### Text to read
The Canberra Raiders lost their fifth game in a row in the exact same fashion as the rest. They ran out to an early lead, looked borderline capable in the first half, before falling in a heap in the second half amidst a maelstrom of exhausted defence and impatient attack. This week the beneficiaries were the Newcastle Knights, who were losing 16-0 at halftime before rolling the Raiders 24-16. It’s the first time since 2014 they’ve lost five on the trot.
This was meant to be the game that turned it all around. The Knights were vulnerable, coming into the game on the back of several losses and looking insipid against top level sides in recent weeks. There massive forward pack was almost designed to be taken advantage of by the Raiders running nine and quick-footed forwards. With all the noise at the beginning of the week, it seemed Sticky had the 17 players on the field that he wanted, even if he had to burn a few bridges to get there. Canberra would win this one, beat the Dogs and then go into the bye with a major scalp of the Storm or the Roosters under their wings. The second half of the season would await, and the Milk would begin their old biennial tradition of a late season winning streak to roll into the finals in style. This could still happen, but it seems psychopathic to be hoping the Raiders can manage the second half of a chocolate bar right now, let alone a game or season.
This game could have been any other in the last five weeks. The games in this losing streak are so similar they could be franchises. Canberra won the middle for the first stanza. They rolled up the guts at will, taking 950 plus metres in the first half, compared to around 500 opposite. Papalii had 58. Guler had 81 (he would only end with 89 which is mind-bending). Young had 74, Tapine 73, Horsburgh 78. Only Papalii and Young ran for more than 50 metres in the second half. In the early going it was pleasing to see Canberra play with patience through the middle third or punching on their right, before swinging back to their structured movements and set plays out left.
They scored twice. The first came when Caleb Aekins punched a hole through the right, followed by the Raiders fiddling around, Curtis Scott straightening the attack, and Jordan Rapana taking a quick ruck as a opportunity to jump out from dummy-half and hit Joe Tapine on the burst. The second try came after an absolute monster of a kick from George Williams was dropped by Kalyn Ponga. The Raiders ran a set play off the scrum with Jack and Kris as decoys coming back towards the posts. Williams spotted the Knights winger reading in on Wighton, looped a ball to Bailey Simonsson who scored in the corner. It was good football.

### Exercises to complete
A: Answer these questions using the match report on the Raiders' loss to the Knights.
(i) What was the score at halftime?
(ii) How many running metres did Guler finish the game with?
(iii) Which player dropped George Williams's kick before the second try?
B: Continue the match report on the Raiders' loss to the Knights from the point where it ends.

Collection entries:
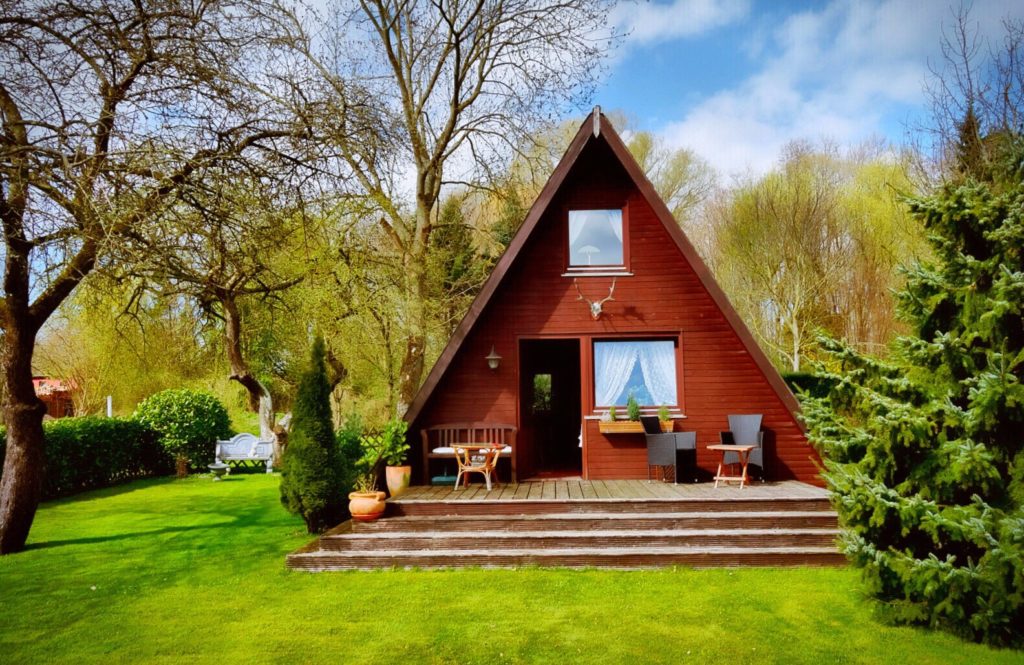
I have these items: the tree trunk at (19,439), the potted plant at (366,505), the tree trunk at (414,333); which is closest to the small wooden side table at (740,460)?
the potted plant at (366,505)

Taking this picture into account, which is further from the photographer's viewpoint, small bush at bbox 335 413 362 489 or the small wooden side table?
small bush at bbox 335 413 362 489

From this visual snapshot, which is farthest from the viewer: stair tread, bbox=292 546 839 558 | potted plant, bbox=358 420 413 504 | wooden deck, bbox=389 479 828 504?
potted plant, bbox=358 420 413 504

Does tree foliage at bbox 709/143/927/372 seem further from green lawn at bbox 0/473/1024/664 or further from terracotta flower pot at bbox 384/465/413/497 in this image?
green lawn at bbox 0/473/1024/664

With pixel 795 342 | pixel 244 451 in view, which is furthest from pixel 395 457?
pixel 795 342

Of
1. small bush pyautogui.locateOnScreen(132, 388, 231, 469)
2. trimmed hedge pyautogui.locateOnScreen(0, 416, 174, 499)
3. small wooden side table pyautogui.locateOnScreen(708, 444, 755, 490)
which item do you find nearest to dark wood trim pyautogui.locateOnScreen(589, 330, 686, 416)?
small wooden side table pyautogui.locateOnScreen(708, 444, 755, 490)

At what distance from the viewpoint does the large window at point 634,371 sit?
9930mm

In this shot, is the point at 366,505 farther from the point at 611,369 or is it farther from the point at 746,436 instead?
the point at 746,436

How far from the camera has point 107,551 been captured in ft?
27.7

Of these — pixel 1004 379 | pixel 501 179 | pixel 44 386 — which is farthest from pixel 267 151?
pixel 44 386

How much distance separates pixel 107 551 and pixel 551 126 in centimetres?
1400

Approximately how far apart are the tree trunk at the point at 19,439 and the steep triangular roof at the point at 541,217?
178 inches

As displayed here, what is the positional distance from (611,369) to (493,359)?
176 cm

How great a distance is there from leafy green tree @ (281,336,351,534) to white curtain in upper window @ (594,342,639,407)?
3851 millimetres

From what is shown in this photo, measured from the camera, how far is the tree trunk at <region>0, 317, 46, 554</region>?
7855 mm
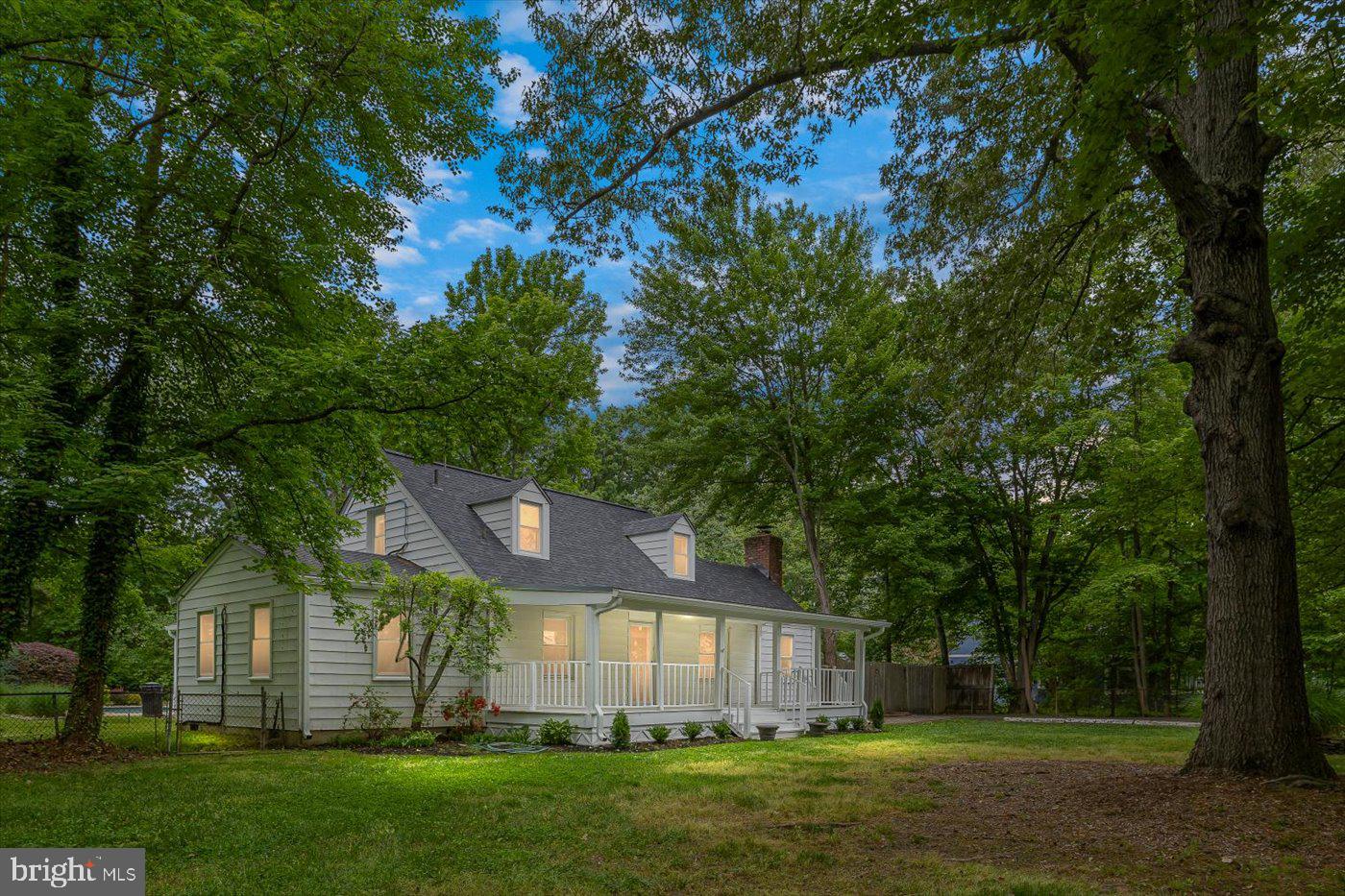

### Answers for the exercise
A:
(i) The Raiders led 16-0.
(ii) 89 metres.
(iii) Kalyn Ponga.

B:
While their defence held in the first half, it always felt vulnerable. The Knights only completed 11 sets in the first half, routinely dropping the ball almost any time they approached Canberra’s line. They still did enough damage to make any fan of the MIlk nervous. Lachlan Fitzgibbon made a bust through some flimsy defence from Josh Papalii and Corey Harawira-Naera. Kalyn Ponga couldn’t get a pass around an outnumbered Jordan Rapana. David Klemmer inexplicably got white-line fever instead of passing to Kalyn Ponga and an attacking line to his outside with a vast number advantage. But for once the Green Machine weathered some troubling times and rebounded to take control of the game.
No one was buying that, and when the Knights recovered a short kick-off to start the second half, the try that followed (after a repeat set) felt as inevitable as night following day. The Knights stopped dropping the ball in attack, and the Raiders were tested. They failed. It followed such a predictable pattern. Newcastle pushed up the middle, tired the defenders there, drawing help from the edges. Then they shifted the ball out wide and Canberra never recovered. The metre disparity did an about face and the collapse begun.
On the first try Canberra let in, Joe Tapine missed a tackle and Harawira-Naera had to help in. The Knights pushed back to the spot where Harwira-Naera had been, and Aekins and Scott couldn’t fill that hole. On the second try, Harawira-Naera had again filled back into the middle to defend, a series of offloads followed, and Ponga was isolated against Tom Starling, filling across to the right edge where Harawira-Naera should have been. He had no hope. The Knights took the lead when they punched repeatedly through the middle. The defence again were forced to help in, Newcastle shifted right, and when an outnumbered Simonsson did remarkably well to force Tyson Frizell back inside there should have been cover defence coming across to save the day. No one had the energy. By the time their last try sealed the result the Canberra defensive line was so exhausted that Ponga was able to take three steps in one direction, stop, and head in another direction before a defender got near him.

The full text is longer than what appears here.